The presence of detectable protein in the urine is known as proteinuria. It indicates glomerular injury. If turbid, filter or centrifuge the urine before testing.
Tests for protein
a. Heat and acetic acid test
b. Sulfosalicylic acid test
c. Heller’s test
d. Dipstick method
(A). Heat and Acetic Acid Test
Principle
Heat induced coagulation of proteins and precipitation.
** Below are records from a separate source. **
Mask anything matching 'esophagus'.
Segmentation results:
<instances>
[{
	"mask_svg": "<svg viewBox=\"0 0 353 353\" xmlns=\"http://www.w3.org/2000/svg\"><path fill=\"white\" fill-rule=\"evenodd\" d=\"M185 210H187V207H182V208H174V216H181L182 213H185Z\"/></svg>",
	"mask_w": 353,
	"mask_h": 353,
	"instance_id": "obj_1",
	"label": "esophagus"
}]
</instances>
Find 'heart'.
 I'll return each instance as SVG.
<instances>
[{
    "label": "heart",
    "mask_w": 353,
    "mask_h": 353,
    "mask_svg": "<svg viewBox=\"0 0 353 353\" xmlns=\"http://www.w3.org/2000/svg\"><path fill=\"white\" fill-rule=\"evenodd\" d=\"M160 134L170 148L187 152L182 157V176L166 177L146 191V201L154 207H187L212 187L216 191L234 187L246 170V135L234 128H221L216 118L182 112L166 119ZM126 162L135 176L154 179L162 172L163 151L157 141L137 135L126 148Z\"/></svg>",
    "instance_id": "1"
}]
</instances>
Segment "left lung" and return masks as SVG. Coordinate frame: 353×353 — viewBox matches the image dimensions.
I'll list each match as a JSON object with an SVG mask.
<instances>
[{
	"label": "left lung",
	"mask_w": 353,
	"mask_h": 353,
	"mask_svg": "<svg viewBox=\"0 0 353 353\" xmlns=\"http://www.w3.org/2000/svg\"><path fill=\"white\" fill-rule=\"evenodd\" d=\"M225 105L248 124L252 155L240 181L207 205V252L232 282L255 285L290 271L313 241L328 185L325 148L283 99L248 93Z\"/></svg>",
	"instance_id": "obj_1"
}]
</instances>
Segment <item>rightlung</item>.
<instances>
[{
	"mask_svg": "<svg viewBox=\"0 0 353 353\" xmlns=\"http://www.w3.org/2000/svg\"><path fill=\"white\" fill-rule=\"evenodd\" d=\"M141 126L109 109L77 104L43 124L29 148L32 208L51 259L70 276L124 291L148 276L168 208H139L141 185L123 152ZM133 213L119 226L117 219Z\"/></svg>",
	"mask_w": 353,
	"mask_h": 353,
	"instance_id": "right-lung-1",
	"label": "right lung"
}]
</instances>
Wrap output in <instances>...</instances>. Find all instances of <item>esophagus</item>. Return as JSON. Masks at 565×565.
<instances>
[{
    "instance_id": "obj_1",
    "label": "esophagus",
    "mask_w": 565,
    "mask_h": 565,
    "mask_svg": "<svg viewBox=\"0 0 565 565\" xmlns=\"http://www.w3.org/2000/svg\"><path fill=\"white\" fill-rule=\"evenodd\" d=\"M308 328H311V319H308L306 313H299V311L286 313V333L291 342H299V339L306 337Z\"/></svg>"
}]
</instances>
Coagulation can be further enhanced when
drops of acetic acid are added.
Fig. 50.2: Method of performing heat and acetic acid test
•• Procedure (Fig. 50.2): Fill three-fourth of a test tube with clear urine.
* –– Heat the upper part (1/3) of the urine (the lower part of the urine acts as a control for checking turbidity in the heated upper part).
Do not boil the urine, as it causes mixing of the upper and lower parts of urine and traces of proteins cannot be appreciated.
The development of turbidity may be due to coagulation of proteins or due to phosphates.
* –– Add a few (3–5) drops of 10% glacial acetic acid and if turbidity persists it is due to proteins(phosphates will dissolve).
•• Interpretation:
Depending on the amount of precipitate, results are interpreted as shown in Table 50.6.
•• Precaution:
Before testing for proteinuria, the pH of the urine should be checked. If alkaline, the urine should be acidified with a few drops of glacial acetic acid.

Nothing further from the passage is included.